On Wed, 20 Jun 2007, Marc Schwartz wrote:
If my train of thought is correct, it seems to me that the behavior
above distills down to the comparison between logical(0) and NA, which
rather than returning NA, returns logical(0).
This would seem appropriate, given that there is no actual comparison
being made with NA, I think, since logical(0) is an 'empty' vector.
However, should all(logical(0)) return TRUE or logical(0)? For example:
all(logical(0) == logical(0))
If the initial comparison of logical(0) returns logical(0), which is not
TRUE:
Yes, they have different lengths, so they aren't equal.

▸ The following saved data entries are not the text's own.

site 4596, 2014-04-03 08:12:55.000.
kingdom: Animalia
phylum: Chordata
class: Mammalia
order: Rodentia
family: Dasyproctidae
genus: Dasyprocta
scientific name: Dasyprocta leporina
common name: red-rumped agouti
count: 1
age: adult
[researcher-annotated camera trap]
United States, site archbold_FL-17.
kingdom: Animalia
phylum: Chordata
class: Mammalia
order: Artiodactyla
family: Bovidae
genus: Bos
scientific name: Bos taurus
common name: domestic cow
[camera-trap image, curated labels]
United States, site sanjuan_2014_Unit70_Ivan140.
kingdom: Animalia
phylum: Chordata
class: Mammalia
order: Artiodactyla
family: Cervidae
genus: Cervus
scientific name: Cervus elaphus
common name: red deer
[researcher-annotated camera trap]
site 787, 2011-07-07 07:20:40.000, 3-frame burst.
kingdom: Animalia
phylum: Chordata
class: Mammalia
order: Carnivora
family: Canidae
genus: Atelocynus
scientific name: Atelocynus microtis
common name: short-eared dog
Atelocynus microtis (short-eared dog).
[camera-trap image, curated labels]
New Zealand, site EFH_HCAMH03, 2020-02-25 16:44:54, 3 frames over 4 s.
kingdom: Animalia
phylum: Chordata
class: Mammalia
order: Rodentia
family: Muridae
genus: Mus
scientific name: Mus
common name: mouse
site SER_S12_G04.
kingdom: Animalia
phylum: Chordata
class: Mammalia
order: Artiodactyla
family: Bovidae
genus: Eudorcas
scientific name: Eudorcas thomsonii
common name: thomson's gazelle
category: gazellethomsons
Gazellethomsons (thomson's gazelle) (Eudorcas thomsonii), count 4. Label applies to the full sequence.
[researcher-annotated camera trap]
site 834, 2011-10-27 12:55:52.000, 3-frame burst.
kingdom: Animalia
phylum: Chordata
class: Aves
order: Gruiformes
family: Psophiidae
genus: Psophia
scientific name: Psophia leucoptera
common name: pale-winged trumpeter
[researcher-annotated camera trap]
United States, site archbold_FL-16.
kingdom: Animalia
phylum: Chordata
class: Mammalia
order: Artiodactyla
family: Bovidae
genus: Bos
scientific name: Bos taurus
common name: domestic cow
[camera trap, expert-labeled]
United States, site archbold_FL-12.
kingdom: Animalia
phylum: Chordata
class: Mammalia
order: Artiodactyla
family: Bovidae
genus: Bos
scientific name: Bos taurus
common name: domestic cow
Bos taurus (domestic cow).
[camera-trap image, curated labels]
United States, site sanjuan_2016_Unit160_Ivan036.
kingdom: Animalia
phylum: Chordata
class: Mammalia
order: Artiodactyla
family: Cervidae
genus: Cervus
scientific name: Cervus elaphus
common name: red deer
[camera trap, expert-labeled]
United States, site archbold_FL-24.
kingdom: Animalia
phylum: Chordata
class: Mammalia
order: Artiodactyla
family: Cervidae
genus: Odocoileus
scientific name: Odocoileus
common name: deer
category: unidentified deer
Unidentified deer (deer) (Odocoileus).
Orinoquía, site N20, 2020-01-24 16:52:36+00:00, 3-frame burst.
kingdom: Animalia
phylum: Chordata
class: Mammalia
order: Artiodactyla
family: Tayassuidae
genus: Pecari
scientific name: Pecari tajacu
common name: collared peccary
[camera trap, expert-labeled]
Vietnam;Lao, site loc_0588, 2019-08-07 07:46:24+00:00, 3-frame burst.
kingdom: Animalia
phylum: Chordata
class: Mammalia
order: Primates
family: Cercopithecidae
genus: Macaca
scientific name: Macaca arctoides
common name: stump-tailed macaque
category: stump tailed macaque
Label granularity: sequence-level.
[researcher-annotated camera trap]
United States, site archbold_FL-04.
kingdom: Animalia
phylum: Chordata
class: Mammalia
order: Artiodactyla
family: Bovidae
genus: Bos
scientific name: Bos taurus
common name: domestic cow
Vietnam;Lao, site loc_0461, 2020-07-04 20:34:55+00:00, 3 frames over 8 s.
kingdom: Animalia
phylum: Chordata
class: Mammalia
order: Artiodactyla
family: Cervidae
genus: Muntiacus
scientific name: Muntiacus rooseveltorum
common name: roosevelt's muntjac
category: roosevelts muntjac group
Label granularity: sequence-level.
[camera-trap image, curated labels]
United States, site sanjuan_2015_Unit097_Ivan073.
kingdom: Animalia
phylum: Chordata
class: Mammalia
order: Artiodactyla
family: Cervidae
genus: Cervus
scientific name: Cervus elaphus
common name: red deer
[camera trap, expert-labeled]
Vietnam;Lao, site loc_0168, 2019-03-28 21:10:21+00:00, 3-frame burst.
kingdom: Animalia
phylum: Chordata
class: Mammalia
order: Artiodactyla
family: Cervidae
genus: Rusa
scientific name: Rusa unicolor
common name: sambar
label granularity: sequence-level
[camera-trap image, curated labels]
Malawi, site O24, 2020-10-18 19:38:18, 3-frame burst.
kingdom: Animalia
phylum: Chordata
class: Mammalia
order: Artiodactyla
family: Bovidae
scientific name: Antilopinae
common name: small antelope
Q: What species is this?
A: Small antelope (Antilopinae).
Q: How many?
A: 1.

then why does all() return TRUE, if the individual comparison is not
TRUE? By definition from ?all:
Given a sequence of logical arguments, a logical value indicating
whether or not all of the elements of x are TRUE.
This is the empty set question that should probably be a FAQ.
All elements of logical(0) are TRUE, in the vacuous sense that it has no elements.
The same sort of thing happens for any(logical(0)), which is FALSE; sum(numeric(0)), which is 0; prod(numeric(0)), which is 1; max(numeric(0)),which is -Inf; and min(numeric(0)), which is Inf.
This seems as though R is trying to be difficult, but there is a real benefit in terms of associativity:
all(all(x),all(y)) is always the same as all(x,y) under this definition.
prod(prod(x), prod(y)) is prod(x,y)
min(min(x),min(y)) is min(x,y)
and so on.
The general principle is that a function made by 'reducing' a vector with an associative binary operator, when applied to an empty vector, gives the identity element for the operator. The identity element for AND is TRUE.
Does this make any sense?
Yes, although it is initially surprising.